War Horse (PG-13) Steven Spielberg’s uneven, overlong adaptation of Michael Morpurgo’s book was inspired by the recent stage version but in no way mimics it. Instead, Spielberg films this story (about a rambunctious horse that survives World War I after passing through the hands of various owners on both sides) in an earnest, unironically epic manner. The film sports good performances and one remarkable scene between a British soldier and a German soldier working together in no man’s land to free the horse from barbed wire. Yet these bits don’t come often enough to build up any momentum.
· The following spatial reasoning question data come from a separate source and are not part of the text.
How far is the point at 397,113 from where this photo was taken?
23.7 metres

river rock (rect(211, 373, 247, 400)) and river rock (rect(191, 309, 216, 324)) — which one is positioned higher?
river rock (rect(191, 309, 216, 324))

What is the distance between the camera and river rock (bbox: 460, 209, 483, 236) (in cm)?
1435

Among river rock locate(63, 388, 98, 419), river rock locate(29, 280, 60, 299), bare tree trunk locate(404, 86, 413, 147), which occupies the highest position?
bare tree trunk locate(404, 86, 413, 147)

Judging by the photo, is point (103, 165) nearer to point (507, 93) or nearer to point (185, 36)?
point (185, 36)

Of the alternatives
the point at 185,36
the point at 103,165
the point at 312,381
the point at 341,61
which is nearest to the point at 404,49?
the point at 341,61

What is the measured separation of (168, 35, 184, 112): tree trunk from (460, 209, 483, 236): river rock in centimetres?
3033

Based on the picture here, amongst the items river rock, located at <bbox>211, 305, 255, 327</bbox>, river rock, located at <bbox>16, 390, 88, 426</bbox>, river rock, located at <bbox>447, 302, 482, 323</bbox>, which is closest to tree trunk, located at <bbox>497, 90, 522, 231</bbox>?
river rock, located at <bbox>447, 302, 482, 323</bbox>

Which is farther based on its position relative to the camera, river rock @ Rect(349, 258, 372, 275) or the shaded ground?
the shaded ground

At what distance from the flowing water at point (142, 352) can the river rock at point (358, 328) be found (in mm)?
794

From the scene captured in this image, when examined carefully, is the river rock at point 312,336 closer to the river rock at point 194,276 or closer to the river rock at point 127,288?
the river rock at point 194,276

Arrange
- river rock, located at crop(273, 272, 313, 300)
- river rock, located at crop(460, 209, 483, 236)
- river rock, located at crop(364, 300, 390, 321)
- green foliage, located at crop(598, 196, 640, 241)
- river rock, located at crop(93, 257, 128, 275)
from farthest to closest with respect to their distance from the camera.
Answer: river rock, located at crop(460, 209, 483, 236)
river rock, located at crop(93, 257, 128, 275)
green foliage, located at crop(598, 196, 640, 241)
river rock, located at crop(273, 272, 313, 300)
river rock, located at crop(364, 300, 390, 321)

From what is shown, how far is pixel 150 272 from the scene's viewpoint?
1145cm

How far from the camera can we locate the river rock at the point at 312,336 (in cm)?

Both Spielberg and other filmmakers have been to this territory before, and they’ve done it better. Starring Jeremy Irvine, Emily Watson, Peter Mullan, David Thewlis, Niels Arestrup, Tom Hiddleston, Benedict Cumberbatch, Celine Buckens, Toby Kebbell, Geoff Bell, David Kross, Rainer Bock, Robert Emms, Hinnerk Schönemann, and Eddie Marsan.

We Bought a Zoo (PG) By the standards of PG-rated movies about animals, this is sharply written and engages some unexpectedly thorny issues in a grown-up way. By the standards of Cameron Crowe movies, this falls flat. Adapted from Benjamin Mee’s memoir, this dramedy stars Matt Damon as a widowed journalist who moves his two kids into a house attached to a run-down zoo. The movie’s treatment of bereavement isn’t nearly as good as The Descendants’ and a couple of forceful scenes near the end (one involving Scarlett Johansson as a zookeeper arguing that an aged lion needs to be put down) only show what the rest of the movie is lacking. Crowe is still flailing for direction. Also with Thomas Haden Church, Colin Ford, Maggie Elizabeth Jones, Angus Macfadyen, Patrick Fugit, John Michael Higgins, J.B. Smoove, Carla Gallo, Peter Riegert, Stephanie Szostak, and Elle Fanning.